▶ **DATASET RECORDS**
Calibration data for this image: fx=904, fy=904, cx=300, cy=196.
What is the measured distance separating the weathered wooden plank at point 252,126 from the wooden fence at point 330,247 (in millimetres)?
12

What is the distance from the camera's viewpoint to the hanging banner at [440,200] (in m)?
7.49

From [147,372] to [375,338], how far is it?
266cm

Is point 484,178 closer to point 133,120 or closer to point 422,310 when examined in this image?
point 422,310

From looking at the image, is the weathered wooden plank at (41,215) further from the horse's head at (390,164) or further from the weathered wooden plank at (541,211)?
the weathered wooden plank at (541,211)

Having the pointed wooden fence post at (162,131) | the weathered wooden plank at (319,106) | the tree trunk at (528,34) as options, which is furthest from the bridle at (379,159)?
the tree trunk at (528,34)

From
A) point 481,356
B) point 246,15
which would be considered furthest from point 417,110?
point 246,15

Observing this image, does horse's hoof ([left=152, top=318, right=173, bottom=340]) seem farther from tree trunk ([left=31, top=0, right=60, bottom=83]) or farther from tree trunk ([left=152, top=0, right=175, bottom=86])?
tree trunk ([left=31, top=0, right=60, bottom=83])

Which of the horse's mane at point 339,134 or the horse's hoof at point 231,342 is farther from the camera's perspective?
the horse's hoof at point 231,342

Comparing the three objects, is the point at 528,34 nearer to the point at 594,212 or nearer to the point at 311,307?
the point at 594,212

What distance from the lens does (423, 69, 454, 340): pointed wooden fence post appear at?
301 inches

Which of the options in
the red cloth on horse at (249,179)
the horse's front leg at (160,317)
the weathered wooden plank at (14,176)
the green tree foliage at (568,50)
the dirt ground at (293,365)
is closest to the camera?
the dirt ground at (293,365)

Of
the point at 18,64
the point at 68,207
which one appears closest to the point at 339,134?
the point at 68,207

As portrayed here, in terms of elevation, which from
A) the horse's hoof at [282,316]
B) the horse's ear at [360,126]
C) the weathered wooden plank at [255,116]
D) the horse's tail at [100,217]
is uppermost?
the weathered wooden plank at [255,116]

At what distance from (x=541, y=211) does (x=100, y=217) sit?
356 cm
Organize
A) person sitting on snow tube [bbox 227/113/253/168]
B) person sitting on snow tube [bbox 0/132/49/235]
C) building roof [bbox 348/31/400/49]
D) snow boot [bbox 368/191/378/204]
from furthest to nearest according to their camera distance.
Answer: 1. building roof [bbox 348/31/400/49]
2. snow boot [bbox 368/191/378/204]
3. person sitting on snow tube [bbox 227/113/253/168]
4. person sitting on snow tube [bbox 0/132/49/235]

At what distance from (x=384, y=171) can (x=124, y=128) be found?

▶ **WORK INSTRUCTIONS**
Only those lines running from the one containing "Which of the options in" through the last line of the data above are to be copied, exactly, with both ends included.

▶ **EXERCISE RESPONSE**
Which of the options in
the red cloth on horse at (249,179)
the horse's front leg at (160,317)
the weathered wooden plank at (14,176)
the green tree foliage at (568,50)
the dirt ground at (293,365)
is closest to the camera?
the dirt ground at (293,365)

Of
the point at 18,64
the point at 68,207
which one appears closest to the point at 339,134?
the point at 68,207

As portrayed here, in terms of elevation, which from
A) the horse's hoof at [282,316]
B) the horse's ear at [360,126]
C) the weathered wooden plank at [255,116]
D) the horse's tail at [100,217]
is uppermost?
the weathered wooden plank at [255,116]

At what distance from (x=541, y=211) does (x=100, y=217) sit?
356 cm
Organize
A) person sitting on snow tube [bbox 227/113/253/168]
B) person sitting on snow tube [bbox 0/132/49/235]
C) building roof [bbox 348/31/400/49]
D) snow boot [bbox 368/191/378/204]
from furthest to nearest according to their camera distance.
Answer: 1. building roof [bbox 348/31/400/49]
2. snow boot [bbox 368/191/378/204]
3. person sitting on snow tube [bbox 227/113/253/168]
4. person sitting on snow tube [bbox 0/132/49/235]

At what distance from (x=384, y=171) can (x=124, y=128) be found?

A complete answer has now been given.